#### Short exercise:
Can you return every one of the entries below word for word, with the pictures left out?

================================

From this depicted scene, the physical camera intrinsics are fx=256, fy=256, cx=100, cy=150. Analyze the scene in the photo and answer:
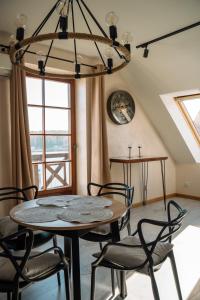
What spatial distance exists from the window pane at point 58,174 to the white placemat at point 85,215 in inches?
76.1

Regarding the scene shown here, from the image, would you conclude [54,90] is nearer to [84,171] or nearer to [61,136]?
A: [61,136]

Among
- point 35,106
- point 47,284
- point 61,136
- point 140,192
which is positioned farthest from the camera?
point 140,192

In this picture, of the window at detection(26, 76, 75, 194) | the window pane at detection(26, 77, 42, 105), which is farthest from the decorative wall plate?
the window pane at detection(26, 77, 42, 105)

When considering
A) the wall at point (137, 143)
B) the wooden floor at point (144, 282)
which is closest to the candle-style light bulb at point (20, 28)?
the wooden floor at point (144, 282)

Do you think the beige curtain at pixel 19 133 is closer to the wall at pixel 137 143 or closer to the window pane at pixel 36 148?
the window pane at pixel 36 148

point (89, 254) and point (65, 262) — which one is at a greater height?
point (65, 262)

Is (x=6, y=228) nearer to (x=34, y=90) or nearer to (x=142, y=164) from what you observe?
(x=34, y=90)

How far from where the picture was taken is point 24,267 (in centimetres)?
149

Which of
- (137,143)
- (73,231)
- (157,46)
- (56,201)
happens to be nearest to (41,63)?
(56,201)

================================

#### Solution for this task:
From this depicted scene, the physical camera intrinsics are fx=256, fy=256, cx=100, cy=150. Analyze the scene in the photo and answer:
What spatial distance exists from the window pane at point 58,174 to the white placemat at point 85,215 in inches?
76.1

Regarding the scene shown here, from the image, would you conclude [54,90] is nearer to [84,171] or nearer to [61,136]?
A: [61,136]

Among
- point 35,106
- point 47,284
- point 61,136
- point 140,192
which is positioned farthest from the camera?
point 140,192

In this picture, of the window at detection(26, 76, 75, 194) | the window pane at detection(26, 77, 42, 105), which is farthest from the decorative wall plate?
the window pane at detection(26, 77, 42, 105)

When considering
A) the wall at point (137, 143)
B) the wooden floor at point (144, 282)
which is closest to the candle-style light bulb at point (20, 28)?
the wooden floor at point (144, 282)

Do you think the beige curtain at pixel 19 133 is closer to the wall at pixel 137 143 or closer to the window pane at pixel 36 148?
the window pane at pixel 36 148

point (89, 254) and point (65, 262) — which one is at a greater height?
point (65, 262)

Is (x=6, y=228) nearer to (x=34, y=90) or nearer to (x=142, y=164) from what you observe?
(x=34, y=90)

How far from where the picture was taken is point 24,267 (in centimetres)?
149

Which of
- (137,143)
- (73,231)
- (157,46)
- (56,201)
happens to be nearest to (41,63)?
(56,201)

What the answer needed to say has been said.